Page extract Start Marker

A travel guide to iconic bridges along the Otago cycle trails.

Earnscleugh Bridge, Clyde
Will Nelson

Beyond their practical function, bridges have also come to symbolise new beginnings, transition or change, overcoming fear, a meeting point, or a symbol of travel and new experiences… Similar it would seem to the feelings of freedom, progress, renewal, and of promising times ahead which are associated with riding a bike.

So, with that in mind and to help connect you to new travel experiences and to embrace the freedom of cycling, here’s a travel guide to some of the most famous and photogenic bridges along the Otago walking and cycling trails.

And, where better to start, than the mighty Mata Au | Clutha River, the longest river on the South Island…

The mighty Mata Au | Clutha River at Millers Flat, Central Otago.

Bridges of the Clutha River

The Clutha River | Mata Au is New Zealand’s second longest river (338km) and the largest river by volume with an average flow of 614 cubic metres per second, which is almost double the flow of NZ’s longest river, the Waikato.

Throughout New Zealand’s history, safely crossing the swift, deep waters of the Clutha | Mata Au has been a challenge, and so bridges and safe places to ford the river have always been critical. For Māori, the Mata Au provided direct access from the east coast through Central Otago into lakes Wānaka, Hāwea and Whakatipu and then onto the West Coast across via alpine passes of the Southern Alps. For the European pioneers a very common cause of death was from drowning, and the river was especially treacherous for the gold prospectors of the 1860’s who risked crossing the river in search of their fortune. Many early bridges were destroyed in floods and with great distances to travel between bridges, transport and communication in Otago was not easy.

Today, the Clutha River is a major feature of the Lake Dunstan, Roxburgh Gorge and Clutha Gold Trails and its historic bridges remain key trail attributes with new bridges having been constructed to service the needs of the ever-growing cycle trail network.

Hugo Bridge, Lake Dunstan Trail

Lake Dunstan was formed on the Clutha River by the construction of a hydroelectric scheme and the Clyde Dam. The lake was filled in four controlled stages from April 1992.

Page extract End Marker
Data records Start Marker

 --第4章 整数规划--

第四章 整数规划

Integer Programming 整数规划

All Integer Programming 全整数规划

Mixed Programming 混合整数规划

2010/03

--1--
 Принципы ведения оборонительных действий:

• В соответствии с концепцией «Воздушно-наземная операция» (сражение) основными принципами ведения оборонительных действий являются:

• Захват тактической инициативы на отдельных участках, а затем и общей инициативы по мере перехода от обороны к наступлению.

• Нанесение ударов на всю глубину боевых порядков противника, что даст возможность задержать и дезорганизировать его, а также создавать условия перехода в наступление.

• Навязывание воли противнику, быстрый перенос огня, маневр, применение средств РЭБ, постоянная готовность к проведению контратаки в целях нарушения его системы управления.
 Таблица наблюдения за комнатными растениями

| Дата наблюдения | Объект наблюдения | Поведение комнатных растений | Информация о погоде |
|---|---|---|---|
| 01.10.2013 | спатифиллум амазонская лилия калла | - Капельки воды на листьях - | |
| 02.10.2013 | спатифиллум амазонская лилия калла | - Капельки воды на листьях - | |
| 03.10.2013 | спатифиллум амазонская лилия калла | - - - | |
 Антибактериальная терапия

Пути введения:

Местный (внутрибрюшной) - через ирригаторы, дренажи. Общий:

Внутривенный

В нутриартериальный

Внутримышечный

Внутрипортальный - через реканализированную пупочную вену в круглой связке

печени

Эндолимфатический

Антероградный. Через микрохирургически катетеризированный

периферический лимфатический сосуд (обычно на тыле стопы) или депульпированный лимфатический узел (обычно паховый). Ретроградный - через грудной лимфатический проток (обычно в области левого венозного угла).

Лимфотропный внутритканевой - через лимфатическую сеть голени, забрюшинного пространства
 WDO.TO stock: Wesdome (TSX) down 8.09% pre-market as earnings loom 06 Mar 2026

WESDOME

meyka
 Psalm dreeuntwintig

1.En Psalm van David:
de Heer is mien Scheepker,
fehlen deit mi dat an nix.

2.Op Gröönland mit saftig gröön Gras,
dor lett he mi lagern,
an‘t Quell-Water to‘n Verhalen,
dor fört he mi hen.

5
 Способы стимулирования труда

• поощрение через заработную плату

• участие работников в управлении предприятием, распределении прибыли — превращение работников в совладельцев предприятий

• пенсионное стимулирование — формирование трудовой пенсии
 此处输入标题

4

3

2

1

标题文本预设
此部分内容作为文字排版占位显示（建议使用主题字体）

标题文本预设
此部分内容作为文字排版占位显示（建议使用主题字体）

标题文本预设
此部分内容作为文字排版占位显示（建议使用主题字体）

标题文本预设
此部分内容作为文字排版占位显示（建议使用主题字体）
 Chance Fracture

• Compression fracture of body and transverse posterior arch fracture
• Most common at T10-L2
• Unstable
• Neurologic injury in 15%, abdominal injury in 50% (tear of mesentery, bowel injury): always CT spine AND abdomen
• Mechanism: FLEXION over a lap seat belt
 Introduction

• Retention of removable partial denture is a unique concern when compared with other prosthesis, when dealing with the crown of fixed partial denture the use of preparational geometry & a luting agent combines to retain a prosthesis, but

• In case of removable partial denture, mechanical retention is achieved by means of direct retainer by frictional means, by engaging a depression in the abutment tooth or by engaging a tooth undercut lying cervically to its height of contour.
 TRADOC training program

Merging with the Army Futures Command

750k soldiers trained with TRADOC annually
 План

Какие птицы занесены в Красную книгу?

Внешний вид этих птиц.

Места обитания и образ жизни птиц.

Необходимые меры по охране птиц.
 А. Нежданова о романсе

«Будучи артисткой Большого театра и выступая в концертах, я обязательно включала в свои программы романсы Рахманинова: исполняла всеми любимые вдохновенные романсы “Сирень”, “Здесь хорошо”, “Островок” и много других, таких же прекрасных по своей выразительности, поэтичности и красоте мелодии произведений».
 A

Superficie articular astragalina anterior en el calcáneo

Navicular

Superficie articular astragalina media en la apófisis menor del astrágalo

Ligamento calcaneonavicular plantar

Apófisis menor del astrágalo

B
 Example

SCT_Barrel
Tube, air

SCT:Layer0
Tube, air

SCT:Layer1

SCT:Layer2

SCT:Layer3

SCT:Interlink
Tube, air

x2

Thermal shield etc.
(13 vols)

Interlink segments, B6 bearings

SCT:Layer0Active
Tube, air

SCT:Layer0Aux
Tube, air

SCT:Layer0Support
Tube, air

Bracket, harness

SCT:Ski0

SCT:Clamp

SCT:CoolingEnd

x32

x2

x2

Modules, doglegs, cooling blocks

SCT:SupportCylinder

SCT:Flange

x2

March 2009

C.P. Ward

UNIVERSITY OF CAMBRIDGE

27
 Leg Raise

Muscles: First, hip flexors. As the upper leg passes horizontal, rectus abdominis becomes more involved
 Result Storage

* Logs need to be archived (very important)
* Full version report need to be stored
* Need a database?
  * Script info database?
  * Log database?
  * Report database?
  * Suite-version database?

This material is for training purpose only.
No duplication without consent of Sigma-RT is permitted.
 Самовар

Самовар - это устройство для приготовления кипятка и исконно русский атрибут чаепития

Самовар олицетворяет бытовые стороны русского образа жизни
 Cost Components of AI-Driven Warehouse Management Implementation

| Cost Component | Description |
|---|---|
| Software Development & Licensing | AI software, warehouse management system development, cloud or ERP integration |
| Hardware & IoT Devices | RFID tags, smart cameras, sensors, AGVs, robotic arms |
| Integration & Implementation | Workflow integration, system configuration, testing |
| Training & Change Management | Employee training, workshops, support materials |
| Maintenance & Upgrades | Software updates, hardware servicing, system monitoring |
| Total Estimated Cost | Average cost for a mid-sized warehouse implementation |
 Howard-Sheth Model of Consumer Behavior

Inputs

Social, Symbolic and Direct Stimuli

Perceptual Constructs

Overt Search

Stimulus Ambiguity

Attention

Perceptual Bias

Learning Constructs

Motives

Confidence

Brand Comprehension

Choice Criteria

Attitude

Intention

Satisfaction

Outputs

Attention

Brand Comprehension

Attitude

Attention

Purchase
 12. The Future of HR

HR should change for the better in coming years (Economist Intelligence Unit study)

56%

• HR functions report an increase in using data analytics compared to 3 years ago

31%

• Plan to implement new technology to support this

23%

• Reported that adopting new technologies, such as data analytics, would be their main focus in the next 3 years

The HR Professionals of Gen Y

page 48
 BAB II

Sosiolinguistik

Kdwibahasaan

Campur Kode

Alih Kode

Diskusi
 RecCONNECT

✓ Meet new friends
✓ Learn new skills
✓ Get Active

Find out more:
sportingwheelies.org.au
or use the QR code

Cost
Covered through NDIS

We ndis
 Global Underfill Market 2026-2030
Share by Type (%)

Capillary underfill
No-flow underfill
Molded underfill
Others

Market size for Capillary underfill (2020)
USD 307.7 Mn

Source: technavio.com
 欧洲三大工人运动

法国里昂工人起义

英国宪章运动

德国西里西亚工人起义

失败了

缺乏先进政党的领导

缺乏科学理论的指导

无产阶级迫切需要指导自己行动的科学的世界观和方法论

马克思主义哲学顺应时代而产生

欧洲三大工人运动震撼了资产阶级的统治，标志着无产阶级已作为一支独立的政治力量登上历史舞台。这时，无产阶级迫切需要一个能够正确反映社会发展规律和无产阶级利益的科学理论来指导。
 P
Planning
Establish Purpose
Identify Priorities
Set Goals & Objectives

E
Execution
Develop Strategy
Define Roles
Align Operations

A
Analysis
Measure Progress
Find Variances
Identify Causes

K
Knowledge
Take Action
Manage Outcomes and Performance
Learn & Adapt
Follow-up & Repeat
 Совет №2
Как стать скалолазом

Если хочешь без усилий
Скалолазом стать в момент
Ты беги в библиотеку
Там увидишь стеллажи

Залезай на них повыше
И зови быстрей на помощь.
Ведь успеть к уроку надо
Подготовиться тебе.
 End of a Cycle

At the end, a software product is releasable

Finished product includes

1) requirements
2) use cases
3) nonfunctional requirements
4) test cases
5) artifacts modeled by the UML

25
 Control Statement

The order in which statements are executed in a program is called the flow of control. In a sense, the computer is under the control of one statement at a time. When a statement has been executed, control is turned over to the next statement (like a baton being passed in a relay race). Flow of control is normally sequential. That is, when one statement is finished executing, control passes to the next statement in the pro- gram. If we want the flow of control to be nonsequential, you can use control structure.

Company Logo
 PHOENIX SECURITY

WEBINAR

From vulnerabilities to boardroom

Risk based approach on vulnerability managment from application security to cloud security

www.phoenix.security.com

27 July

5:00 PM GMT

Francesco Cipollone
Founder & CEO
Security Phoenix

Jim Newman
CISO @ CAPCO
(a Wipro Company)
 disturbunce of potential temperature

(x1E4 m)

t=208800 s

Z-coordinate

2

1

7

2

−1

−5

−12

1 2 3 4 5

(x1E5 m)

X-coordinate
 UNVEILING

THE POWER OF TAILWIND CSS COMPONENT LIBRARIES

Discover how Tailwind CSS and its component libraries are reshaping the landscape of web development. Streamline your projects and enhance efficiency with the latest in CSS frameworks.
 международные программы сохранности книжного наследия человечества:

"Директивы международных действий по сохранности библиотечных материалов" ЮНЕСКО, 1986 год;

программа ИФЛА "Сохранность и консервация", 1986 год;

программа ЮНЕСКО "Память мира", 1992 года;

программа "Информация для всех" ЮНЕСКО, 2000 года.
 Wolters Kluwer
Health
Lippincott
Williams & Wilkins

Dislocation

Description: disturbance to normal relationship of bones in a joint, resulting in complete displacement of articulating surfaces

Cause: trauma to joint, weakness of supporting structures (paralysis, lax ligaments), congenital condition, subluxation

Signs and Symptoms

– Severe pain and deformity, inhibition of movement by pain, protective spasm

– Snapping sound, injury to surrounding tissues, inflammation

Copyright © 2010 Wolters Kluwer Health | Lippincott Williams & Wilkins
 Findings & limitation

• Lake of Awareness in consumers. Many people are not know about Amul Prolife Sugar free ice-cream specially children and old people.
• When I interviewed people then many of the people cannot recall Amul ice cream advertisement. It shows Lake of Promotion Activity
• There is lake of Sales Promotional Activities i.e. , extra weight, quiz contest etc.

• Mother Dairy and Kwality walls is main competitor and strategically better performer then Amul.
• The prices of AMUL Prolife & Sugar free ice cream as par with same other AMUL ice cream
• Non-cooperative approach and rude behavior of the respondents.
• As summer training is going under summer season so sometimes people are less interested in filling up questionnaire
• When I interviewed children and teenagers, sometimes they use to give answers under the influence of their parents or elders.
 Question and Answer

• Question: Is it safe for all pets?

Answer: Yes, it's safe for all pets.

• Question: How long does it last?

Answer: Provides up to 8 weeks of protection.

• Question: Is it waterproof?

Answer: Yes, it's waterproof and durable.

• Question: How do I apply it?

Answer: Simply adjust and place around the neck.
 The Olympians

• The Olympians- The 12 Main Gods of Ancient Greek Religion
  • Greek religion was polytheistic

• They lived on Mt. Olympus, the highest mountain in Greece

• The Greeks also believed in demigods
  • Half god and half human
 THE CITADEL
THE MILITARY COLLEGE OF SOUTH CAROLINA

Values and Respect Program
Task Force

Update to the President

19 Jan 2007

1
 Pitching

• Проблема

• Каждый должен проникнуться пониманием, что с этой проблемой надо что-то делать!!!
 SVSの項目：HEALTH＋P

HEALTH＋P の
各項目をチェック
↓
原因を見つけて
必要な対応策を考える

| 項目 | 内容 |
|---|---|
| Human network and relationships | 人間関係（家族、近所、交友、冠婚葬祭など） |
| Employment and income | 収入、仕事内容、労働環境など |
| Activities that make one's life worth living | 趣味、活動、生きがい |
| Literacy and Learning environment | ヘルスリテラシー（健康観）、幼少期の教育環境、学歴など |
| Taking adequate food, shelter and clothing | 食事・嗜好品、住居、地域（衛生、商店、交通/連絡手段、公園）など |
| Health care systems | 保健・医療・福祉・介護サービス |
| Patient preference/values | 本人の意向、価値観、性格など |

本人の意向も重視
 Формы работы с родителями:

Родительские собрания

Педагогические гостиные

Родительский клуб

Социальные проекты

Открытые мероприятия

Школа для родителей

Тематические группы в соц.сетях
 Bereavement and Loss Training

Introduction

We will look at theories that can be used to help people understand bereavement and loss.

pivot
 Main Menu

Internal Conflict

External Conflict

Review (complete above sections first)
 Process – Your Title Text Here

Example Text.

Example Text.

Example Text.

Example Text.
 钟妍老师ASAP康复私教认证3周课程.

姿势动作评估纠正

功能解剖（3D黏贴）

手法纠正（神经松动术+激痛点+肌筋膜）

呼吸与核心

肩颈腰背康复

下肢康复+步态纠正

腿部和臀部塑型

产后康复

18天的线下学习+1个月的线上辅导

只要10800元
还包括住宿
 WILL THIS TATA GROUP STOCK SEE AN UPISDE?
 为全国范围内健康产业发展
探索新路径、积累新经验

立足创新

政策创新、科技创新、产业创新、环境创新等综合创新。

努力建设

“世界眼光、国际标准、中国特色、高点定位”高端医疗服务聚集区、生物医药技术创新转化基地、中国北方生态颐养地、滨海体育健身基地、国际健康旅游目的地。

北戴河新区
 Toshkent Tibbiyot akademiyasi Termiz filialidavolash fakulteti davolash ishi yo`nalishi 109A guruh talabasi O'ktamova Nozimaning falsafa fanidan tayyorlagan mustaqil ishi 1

Data records End Marker

• Work instruction 1:
Answer these from the Otago bridges guide:
(a) How long is the Clutha River | Mata Au?
(b) What was a very common cause of death for the European pioneers?
(c) When did the filling of Lake Dunstan begin?
• Work instruction 2: Write the next part of the Otago bridges guide, picking up after its final sentence.

• Your response 1:
(a) 338km
(b) Drowning
(c) April 1992

• Your response 2:
Along with the gravity-defying walkways which flank the steep rock cliffs through the Cromwell Gorge, the 85.5m long and 29m high Hugo Bridge is one of the most iconic features of the Lake Dunstan Trail. The suspension bridge is named after Irish philanthropist and businessman the late Hugh Green, known in Ireland as Hugo. The Hugo Charitable Trust has donated millions of dollars to charitable causes around New Zealand and generously supported the Lake Dunstan Trail by paying for the construction of this spectacular bridge.

The Hugo Bridge, Lake Dunstan Trail.

The Earnscleugh Bridge with the Clyde Dam in the background.

The Earnscleugh Bridge, Clyde

The Earnscleugh Bridge was originally a suspension bridge which was twice destroyed by floods. This existing bridge across the Clutha River linking Clyde to Earnscleugh was opened in 1934. It replaced a bridge built in 1881 but still partially sits on the original bridge’s piers.

Earnscleugh Bridge was part of the first wave of bridge building in this area of Otago and the piers are a legacy of the work of Vincent County Engineer Leslie Duncan Macgeorge, a prominent bridge designer in Central Otago during the 1870s.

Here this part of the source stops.